Code mapping

Before mapping code

Use this page after read-only indexing completes and before any patch is drafted. Code mapping connects report evidence to candidate source files, components or configuration locations without modifying the repository. Do not map from a finding title alone. The affected URL, issue evidence, evidence_fingerprint, issue_fingerprint and indexed repository context should explain why a candidate path is plausible.

Map evidence to candidate files

Follow the path `Report finding → Evidence fingerprint → Indexed paths → Candidate file confidence → Review-only patch or ticket fallback`.

1. Open /reports/{report} and choose the finding that needs repository context. Result: issue evidence, affected URL, evidence_fingerprint and remediation context are visible before file mapping.
2. Confirm read-only indexing is complete for the connected repository. Result: candidate_paths can come from indexed metadata instead of guessed or pasted source.
3. Compare the finding evidence, URL, selector, component hints and issue fingerprint with indexed paths. Result: code mapping uses observed evidence rather than title wording alone.
4. Review code_mapping_status, confidence and mapped-file reason. Result: high-confidence mappings can continue while low-confidence mappings stay review-only or ticket-only.
5. Keep unmapped or unsupported findings out of patch generation.

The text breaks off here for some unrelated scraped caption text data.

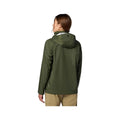 Marmot Women's PreCip Evo Rain Jacket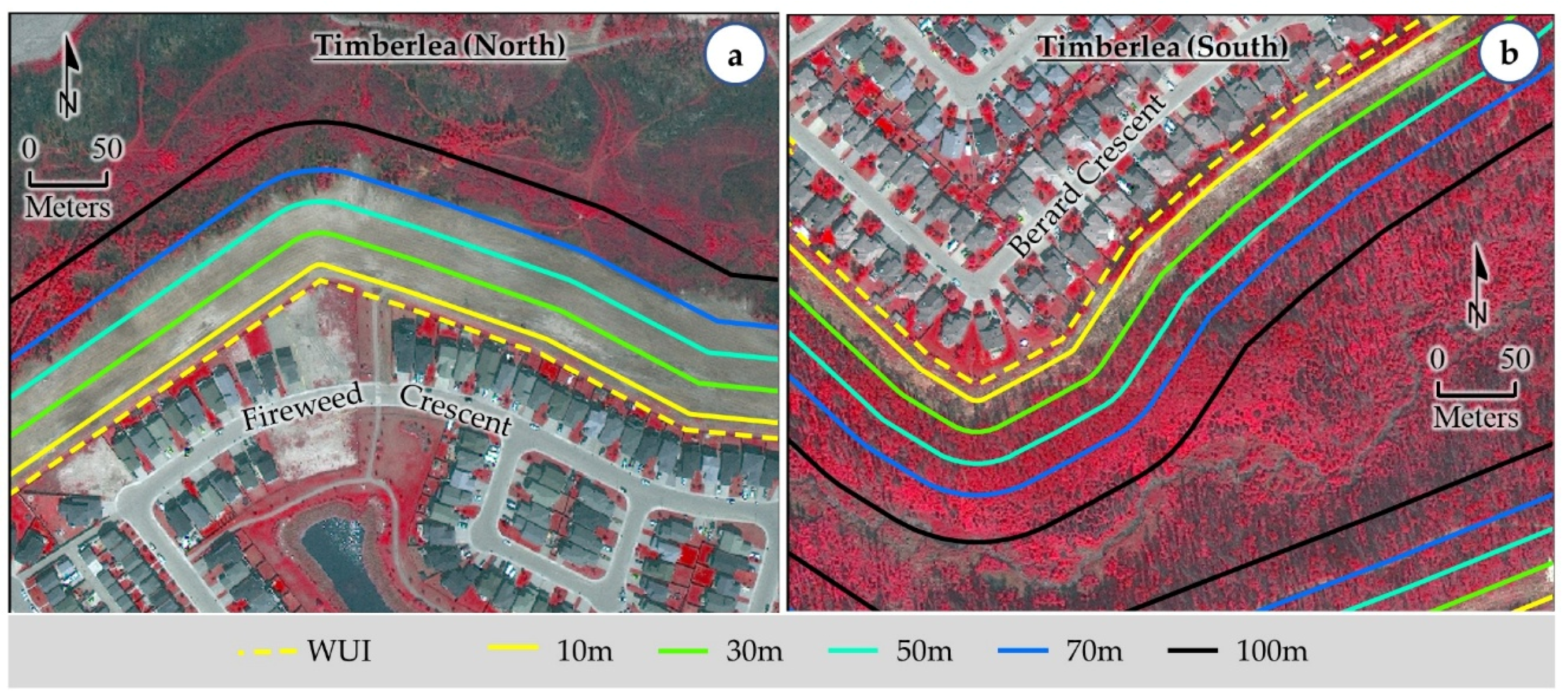 Sensors 18 01570 g006 550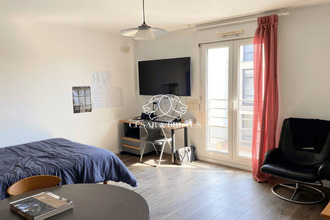  appartement lyon 69009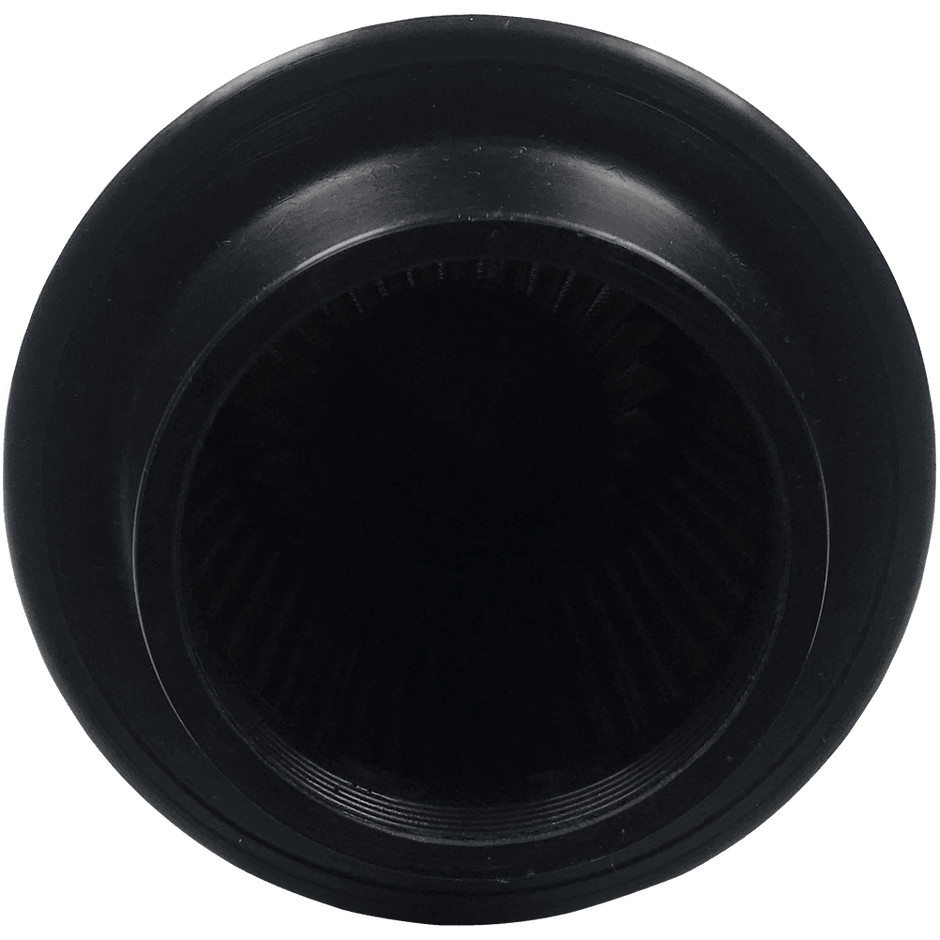 S&B Intake Replacement Filter (Cotton Cleanable) - S&B
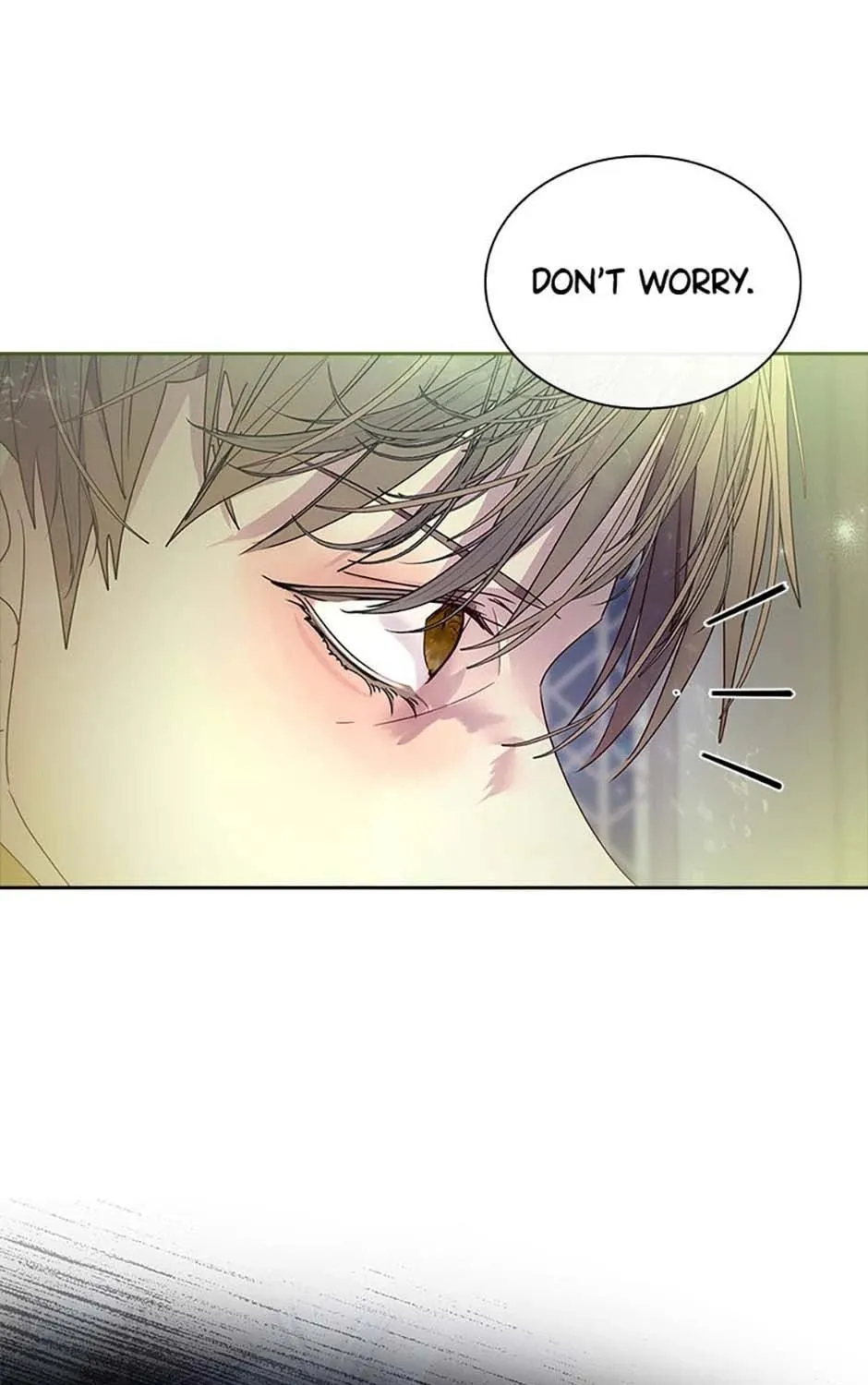 I Raised a Nine Tailed Fox Wrongly Chapter 39 page 39 -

Result: WebRiskOps does not invent file paths, components or source changes.
6. Continue to Review-only patches only after mapping is explainable. Result: patch drafts have customer-reviewable file context and no write action has happened yet.

Ready mapping states

Continue only when the product shows a ready or reviewable state.

• Mapped means code_mapping_status is ready and candidate_paths explain likely file or component ownership.
• High confidence means evidence, URL or component hints strongly match the indexed path.
• Review-only candidate means a patch draft may be prepared for customer review without changing repository state.
• Unmapped means the product explains why a patch is unavailable and should route to ticket-only fallback.
• Evidence mismatch means report evidence and repository context do not support the same code location.

Blocked or unsafe states

Do not work around an unsafe access state. Use the product fallback or revoke path.

• Low confidence means do not generate a patch automatically; keep the finding in review-only or ticket-only flow.
• Missing index means return to Read-only indexing before mapping files.
• Unsupported finding means use Ticket-only fallback instead of inventing a repository change.
• Secret boundary risk means stop before source context enters prompts, tickets or reports.
• Wrong repository means return to repository connection and correct repository_full_name.
• Ambiguous component means ask for customer review through the product workflow before drafting a patch.

Continue to review-only patches

Continue to Review-only patches only when mapping is explainable and scoped. Use Ticket-only fallback when mapping is inconclusive, low-confidence, unsupported or blocked by no-secret boundaries. Use Report evidence or Issue fingerprints when the mapping needs more observed context before a repository action is safe.